No one wants child pornography on the net; but that is a criminal matter and the use of the criminal law to force ISPs to use DNS blocking,
Groups challenging the law charged that ISPs had gone far beyond the requirements of state law enforcers, blocking more than a million innocent Web sites, along with 400 alleged child porn sites.

According to the complaint, affected service providers used Internet Protocol (IP) and domain name service (DNS) filtering techniques to comply with the law. IP filtering blocks all Web sites related to a single address. The court found that since many Web sites share IP addresses, the technique resulted in significant overblocking.
zdnet
Even anti-porn crusader David Burt saw the ISP's response as overbroad,
For example, ISPs could have used settings that targeted individual Web pages rather than full domain names, said David Burt, a spokesman for San Jose, Calif.-based Internet-filtering software maker Secure Computing.

"It's much easier to block a domain name, but it's not necessary to do so," he said. "ISPs could target a single page if they wanted to. You can set it up to do it that way."

Wednesday, September 29, 2004

Internet Filtering Google Style

Internet filtering, to meet even the most basic information ethics, needs to be overt.
Google Inc.'s recently launched news service in China doesn't display results from websites blocked by that country's authorities, raising prickly questions for an on-line search engine that has famously promised to "do no evil."...

"That's a problem because the Chinese people need to know there are alternative opinions from the Chinese government and there are many things being covered up by the government," said Bill Xia, Dynamic's chief executive. "Users expect Google to return anything on the Internet. That's what a search engine does."...

"Google has decided that in order to create the best possible search experience for our mainland China users we will not include sites whose content is not accessible," company spokeswoman Debbie Frost said Friday.
Internet filtering at the search engine level is Orwellian. People's internet access is being filtered without their consent or knowledge.

Google’s Chinese deal leaves Chinese citizens entirely in the dark.

The Chinese government is caught between its Stalinist inclination to censor, shape and edit the news and the reality that the internet is critical to the development and prosperity of China. So it slaps on internet filters on the server side.
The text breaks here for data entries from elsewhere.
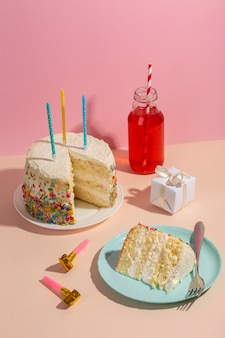 Arrangement de gâteau délicieux à angle élevé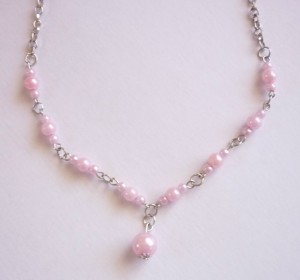 N131 Pink Pearl Chain Necklace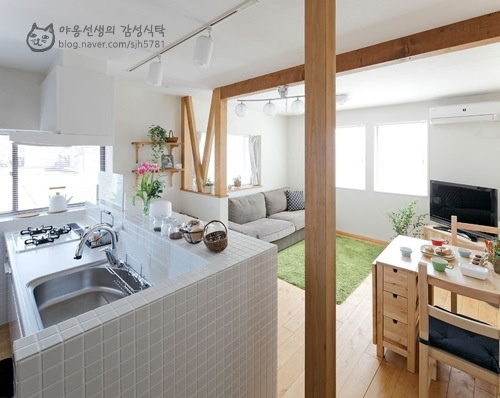 "Fave one:) I like how cozy and ""open"" this is -비"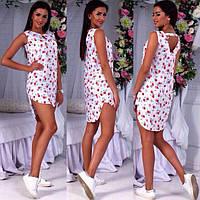 Легкое летнее платье с открытой спиной, удлиненное сзади, принт бантики и вишенки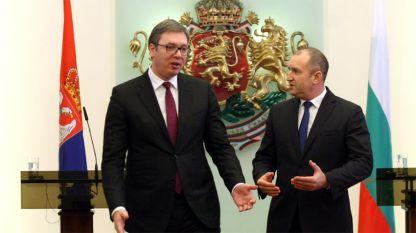 Aleksandër Vuçiç (majtas) dhe Rumen Radev
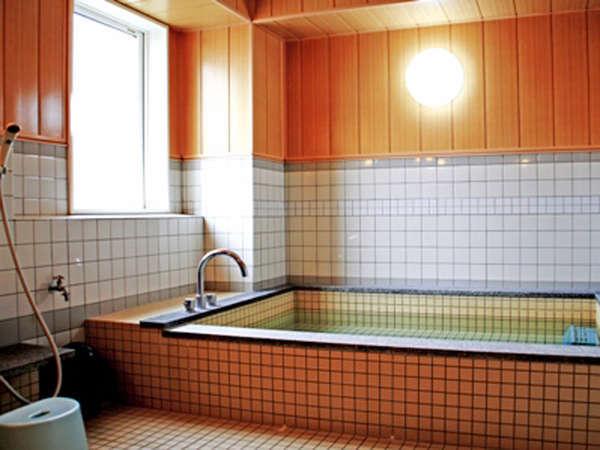 【共同浴場】疲れた体をほっこり♪16時から翌朝9時まで入浴可能です♪(男女別にあり)
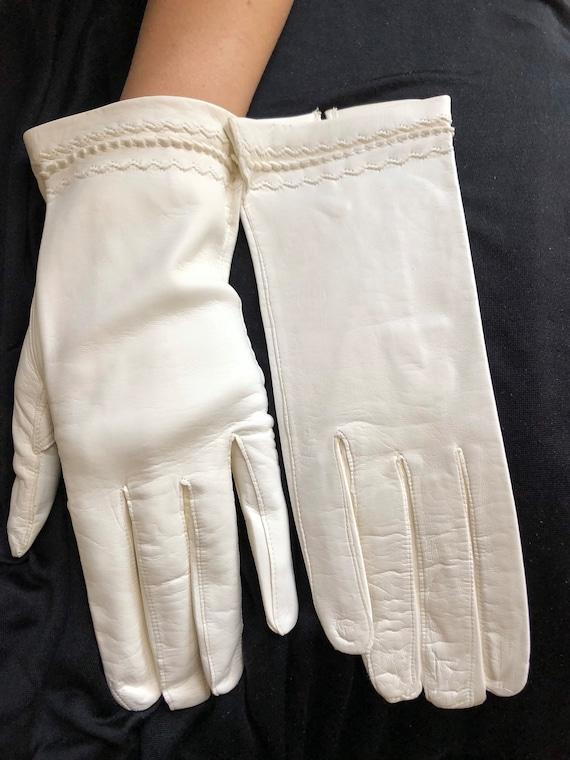 1950s unused white kid leather gloves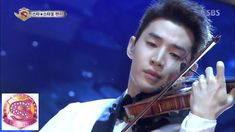 Henry playing Smooth Criminal on violin... geez Henry, why so pro?! 헨리, 새로운 모습 공개 @놀라운 대회 스타킹 140329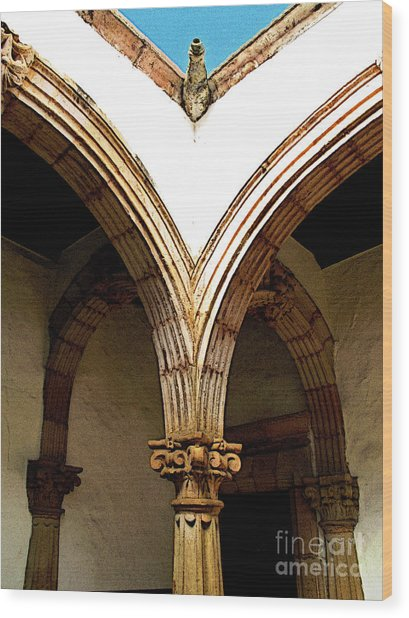 Column And Arch Wood Print by Mexicolors Art Photography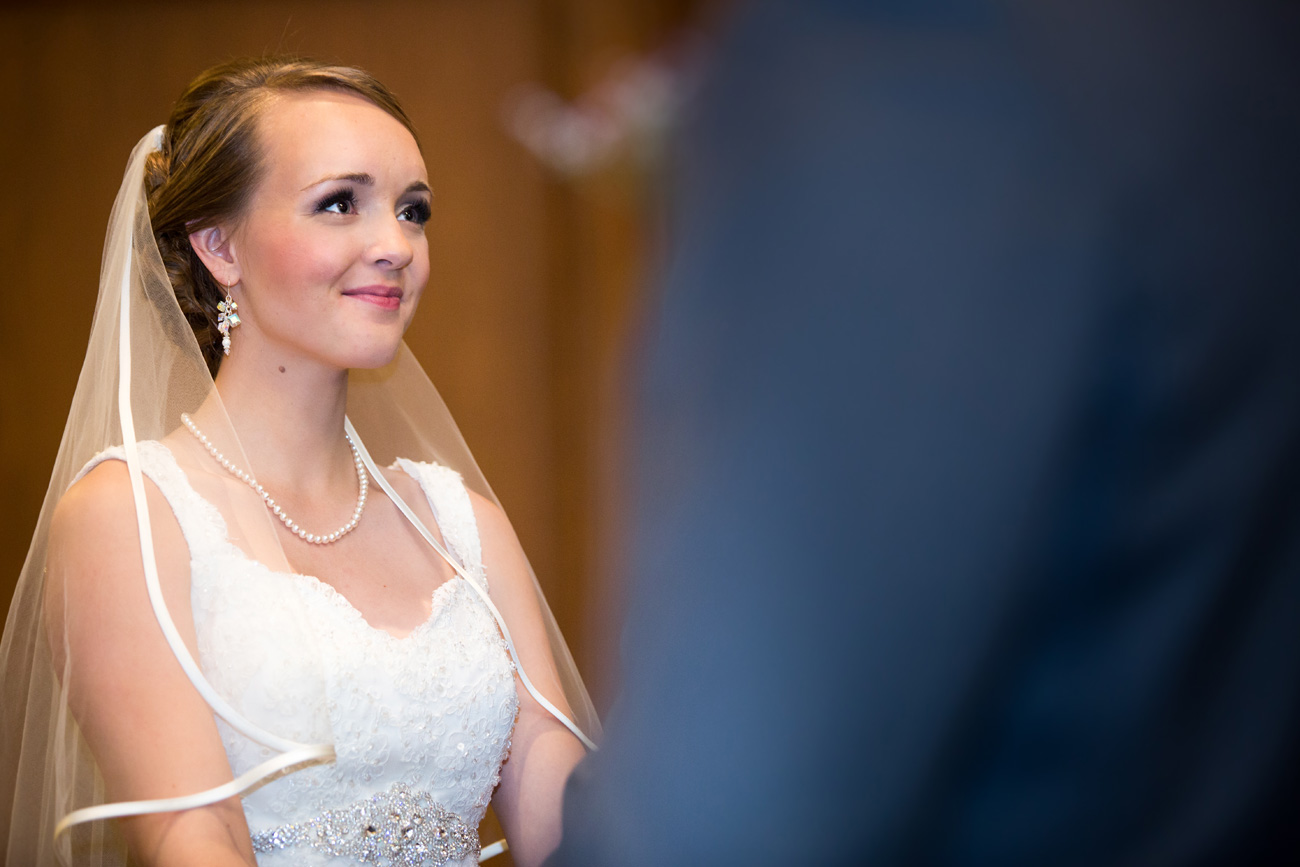 Victoria-and-Matthew---Olds-Alberta-Wedding---Willow-Lane-Barn---East-Olds-Baptist---Wedding---Wedding-Photography---Olson-Studios---Calgary-Wedding-Photographers---Palmeroy---Barn-Wedding---Chic-Barn-Wedding-(33)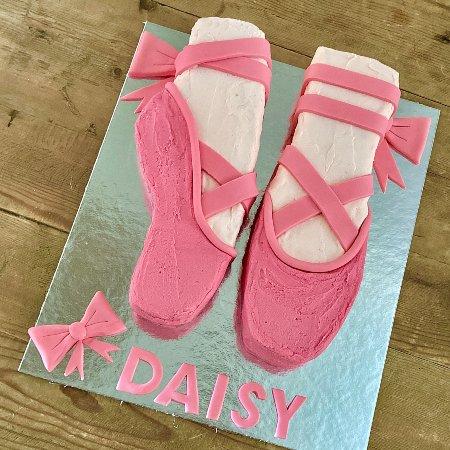 ballerina-cake-diy-kit-shoe-template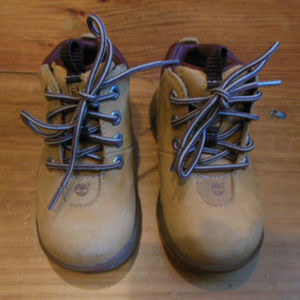 TIMBERLAND Toddler 6 Brown Ankle Boots (Like Dad!)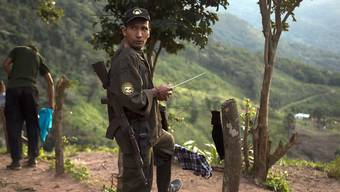 In Kolumbien flammt der Konflikt mit der Farc-Guerilla wieder an zahlreichen Stellen auf. (Symbolbild)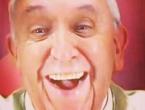 Papa opet oduševio milijune: 'Selfijem' 'srušio' Instagram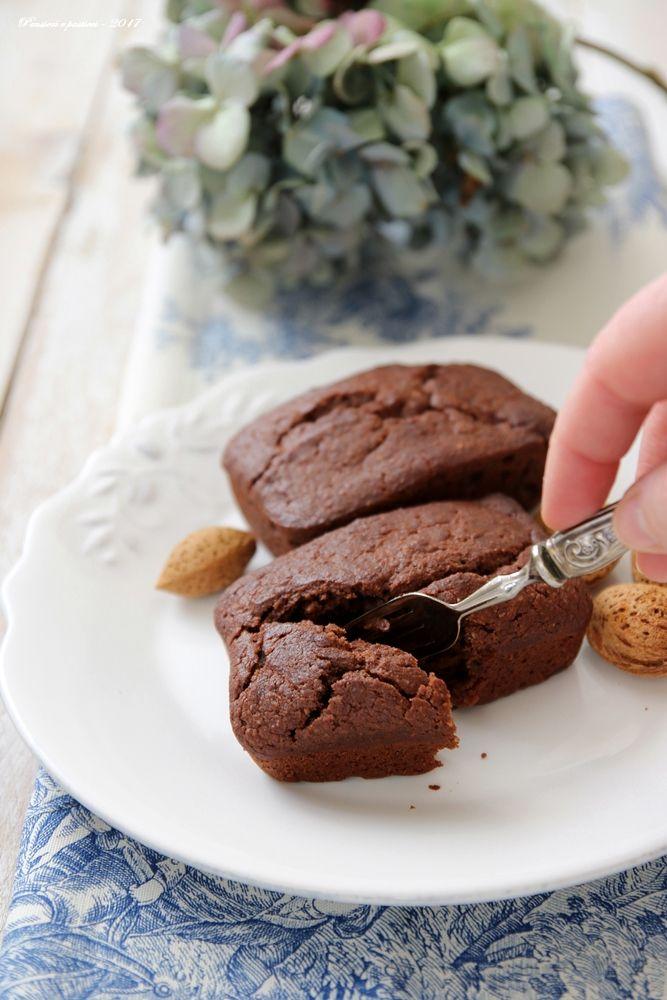 Kleine Kuchen mit Mandeln und Schokolade - vegan Rezept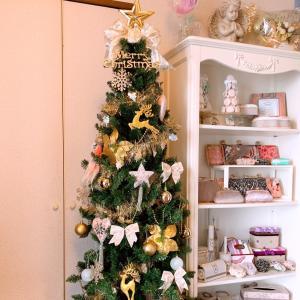 今年のクリスマスツリースリムタイプにしたよ♪去年までの(写真2枚目)はなかなか大き...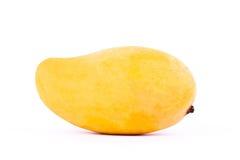 Κίτρινο γλυκό ώριμο μάγκο στα άσπρα τρόφιμα φρούτων υποβάθρου υγιή που απομονώνονται Στοκ εικόνες με δικαίωμα ελεύθερης χρήσης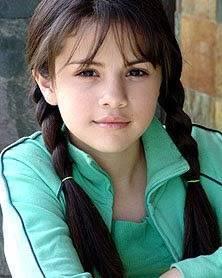 selena era hermosa de pequeña pero no tanto como miley.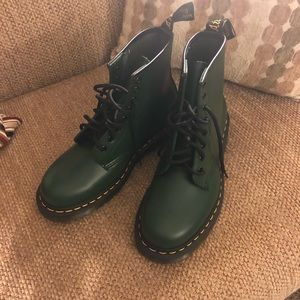 Dr Marten 1460 Green Boots Doc size UK 6 US 8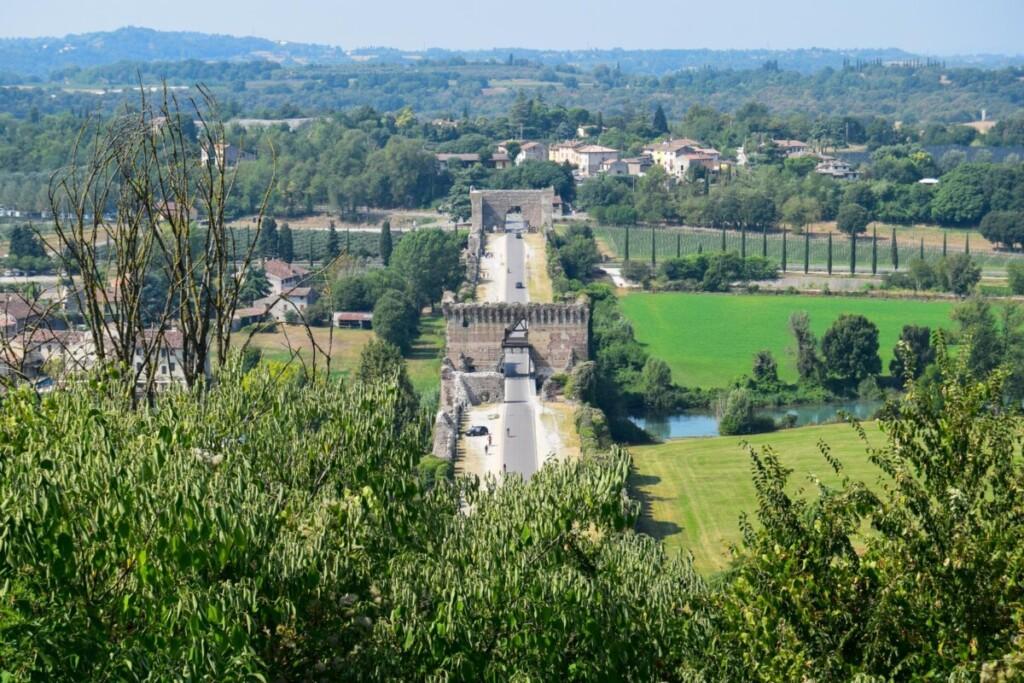 Ausblick Castello Scaligero Scaligerburg Ponte Visconteo Borghetto sul Mincio Gardasee Venetien Italien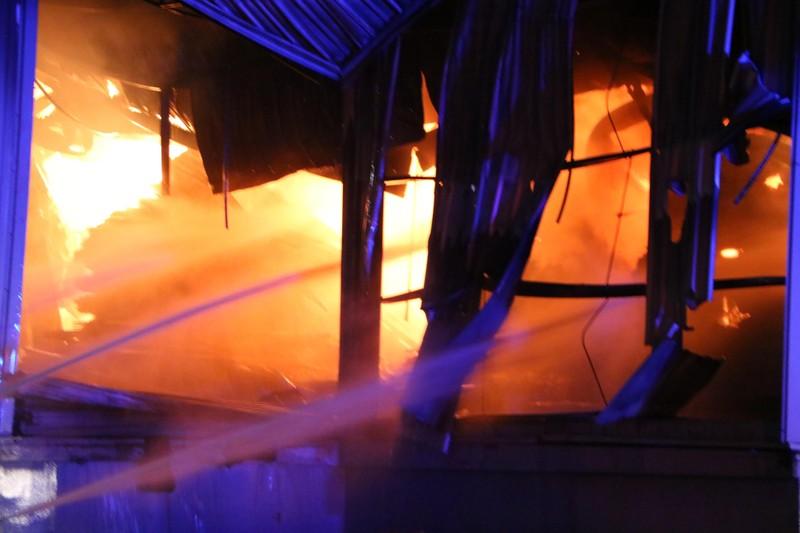 Bình Dương: Công ty sản xuất ghế nệm sofa vẫn cháy khủng khiếp - ảnh 5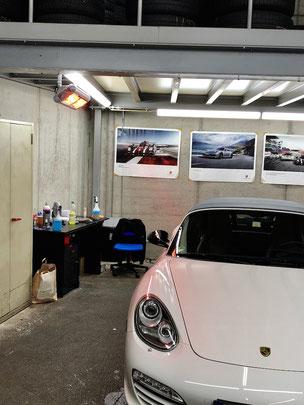 Heizstrahler für Mitarbeiter der Fahrzeugaufbereitung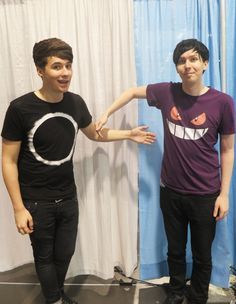 """Dan tweeted this saying """"if you didn't get to meet us at vidcon here is a picture to photoshop yourself into so you can pretend you did"""" He is always thinking about his Danosaurs."""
“In order to create the best possible search experience for our mainland China users we will not include sites whose content is not accessible” silently eliminates critical information Chinese users may be looking for. Namely, the fact there is a website or a webpage which has information which the Chinese government does not want its people to see. A negative result is often as informative as a positive one. But an internet filter applied at the search engine/news reader level eliminates those results.

By acquiescing to the Chinese demand for seamless censorship at the search engine level Google may be making a smart business decision but it fails any sort of information ethics test – it is “doing evil”. This is the worst sort of internet filter because the user has no idea what the internet filter is eliminating.

Pretending to give full results without actually giving those results is fundamentally misleading. An honest approach would be to provide full results with a note (rather like the “subscription” notice on Google News currently) which indicates “site not available to citizens of the PRC”. At best, the edited Chinese Google search is a half truth, at worst, collaboration in a government sanctioned lie.